Spatial reasoning question data:
** begin **

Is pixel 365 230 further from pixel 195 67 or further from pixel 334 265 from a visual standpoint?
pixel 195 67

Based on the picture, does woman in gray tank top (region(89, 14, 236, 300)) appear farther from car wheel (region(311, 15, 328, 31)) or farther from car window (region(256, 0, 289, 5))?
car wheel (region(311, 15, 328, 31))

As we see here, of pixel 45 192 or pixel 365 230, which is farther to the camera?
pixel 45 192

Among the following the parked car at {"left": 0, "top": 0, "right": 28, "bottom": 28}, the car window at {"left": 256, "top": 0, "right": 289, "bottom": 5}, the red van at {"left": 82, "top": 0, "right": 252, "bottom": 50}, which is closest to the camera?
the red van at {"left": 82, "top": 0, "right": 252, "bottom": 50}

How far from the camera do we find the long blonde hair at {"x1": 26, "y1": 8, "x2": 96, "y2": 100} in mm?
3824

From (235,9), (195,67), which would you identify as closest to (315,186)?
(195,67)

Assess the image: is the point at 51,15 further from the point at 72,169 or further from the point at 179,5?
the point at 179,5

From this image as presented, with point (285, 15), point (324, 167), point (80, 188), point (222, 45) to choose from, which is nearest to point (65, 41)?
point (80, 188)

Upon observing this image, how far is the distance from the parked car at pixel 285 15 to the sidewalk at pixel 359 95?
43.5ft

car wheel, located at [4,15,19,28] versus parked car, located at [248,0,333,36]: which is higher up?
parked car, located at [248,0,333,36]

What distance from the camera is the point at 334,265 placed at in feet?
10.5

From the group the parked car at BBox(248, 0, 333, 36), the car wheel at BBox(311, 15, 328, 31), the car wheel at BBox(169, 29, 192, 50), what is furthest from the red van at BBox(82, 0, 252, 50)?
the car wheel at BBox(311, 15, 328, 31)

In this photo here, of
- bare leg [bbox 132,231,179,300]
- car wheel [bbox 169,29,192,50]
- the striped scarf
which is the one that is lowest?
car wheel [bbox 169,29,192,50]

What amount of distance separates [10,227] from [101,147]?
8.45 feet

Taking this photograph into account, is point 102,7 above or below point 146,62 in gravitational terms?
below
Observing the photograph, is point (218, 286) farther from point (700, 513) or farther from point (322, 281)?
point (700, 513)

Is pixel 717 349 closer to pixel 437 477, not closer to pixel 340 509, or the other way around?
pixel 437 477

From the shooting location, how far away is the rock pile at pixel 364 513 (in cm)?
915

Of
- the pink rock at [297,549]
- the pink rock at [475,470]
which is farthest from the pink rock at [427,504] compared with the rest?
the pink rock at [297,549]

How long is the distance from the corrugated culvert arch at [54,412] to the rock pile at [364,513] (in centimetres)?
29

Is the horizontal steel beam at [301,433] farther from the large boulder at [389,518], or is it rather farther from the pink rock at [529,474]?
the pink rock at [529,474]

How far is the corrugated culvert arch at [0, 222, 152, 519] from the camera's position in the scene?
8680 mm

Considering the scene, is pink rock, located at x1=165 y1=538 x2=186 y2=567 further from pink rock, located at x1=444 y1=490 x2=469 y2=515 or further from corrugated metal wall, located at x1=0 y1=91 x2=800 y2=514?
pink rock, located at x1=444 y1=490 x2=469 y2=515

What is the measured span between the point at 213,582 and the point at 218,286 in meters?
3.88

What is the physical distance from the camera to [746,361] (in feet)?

** end **

Can you change each "camera" in the records to "viewer" and give all the records again, with everything else left unchanged?

Finished answer:
Is pixel 365 230 further from pixel 195 67 or further from pixel 334 265 from a visual standpoint?
pixel 195 67

Based on the picture, does woman in gray tank top (region(89, 14, 236, 300)) appear farther from car wheel (region(311, 15, 328, 31)) or farther from car window (region(256, 0, 289, 5))?
car wheel (region(311, 15, 328, 31))

As we see here, of pixel 45 192 or pixel 365 230, which is farther to the viewer?
pixel 45 192

Among the following the parked car at {"left": 0, "top": 0, "right": 28, "bottom": 28}, the car window at {"left": 256, "top": 0, "right": 289, "bottom": 5}, the red van at {"left": 82, "top": 0, "right": 252, "bottom": 50}, which is closest to the viewer?
the red van at {"left": 82, "top": 0, "right": 252, "bottom": 50}

How far from the viewer do we find the long blonde hair at {"x1": 26, "y1": 8, "x2": 96, "y2": 100} in mm?
3824

From (235,9), (195,67), which would you identify as closest to (315,186)?
(195,67)

Assess the image: is the point at 51,15 further from the point at 72,169 or further from the point at 179,5?
the point at 179,5

From this image as presented, with point (285, 15), point (324, 167), point (80, 188), point (222, 45) to choose from, which is nearest to point (65, 41)?
point (80, 188)

Upon observing this image, how far is the distance from the parked car at pixel 285 15 to the sidewalk at pixel 359 95?
43.5ft

car wheel, located at [4,15,19,28] versus parked car, located at [248,0,333,36]: which is higher up?
parked car, located at [248,0,333,36]

What distance from the viewer is the point at 334,265 placed at in feet?
10.5

From the group the parked car at BBox(248, 0, 333, 36), the car wheel at BBox(311, 15, 328, 31), the car wheel at BBox(169, 29, 192, 50), what is furthest from the red van at BBox(82, 0, 252, 50)?
the car wheel at BBox(311, 15, 328, 31)

In this photo here, of
- bare leg [bbox 132,231,179,300]
- car wheel [bbox 169,29,192,50]
- the striped scarf
which is the one that is lowest?
car wheel [bbox 169,29,192,50]

What amount of distance separates [10,227] from [101,147]?
8.45 feet

Taking this photograph into account, is point 102,7 above or below point 146,62 in gravitational terms?
below
Observing the photograph, is point (218, 286) farther from point (700, 513) or farther from point (322, 281)?
point (700, 513)

Is pixel 717 349 closer to pixel 437 477, not closer to pixel 340 509, or the other way around?
pixel 437 477

From the shooting location, how far away is the rock pile at pixel 364 513 (in cm)?
915

Of
- the pink rock at [297,549]
- the pink rock at [475,470]
which is farthest from the pink rock at [427,504] compared with the rest?
the pink rock at [297,549]

How long is the distance from the corrugated culvert arch at [54,412] to the rock pile at [364,513] (in centimetres)?
29

Is the horizontal steel beam at [301,433] farther from the large boulder at [389,518], or is it rather farther from the pink rock at [529,474]?
the pink rock at [529,474]

How far is the corrugated culvert arch at [0, 222, 152, 519] from the viewer's position in the scene?
8680 mm

Considering the scene, is pink rock, located at x1=165 y1=538 x2=186 y2=567 further from pink rock, located at x1=444 y1=490 x2=469 y2=515 or further from corrugated metal wall, located at x1=0 y1=91 x2=800 y2=514?
pink rock, located at x1=444 y1=490 x2=469 y2=515

What is the measured span between the point at 213,582 and the point at 218,286 in meters?
3.88

What is the physical distance from the viewer to [746,361] (in feet)?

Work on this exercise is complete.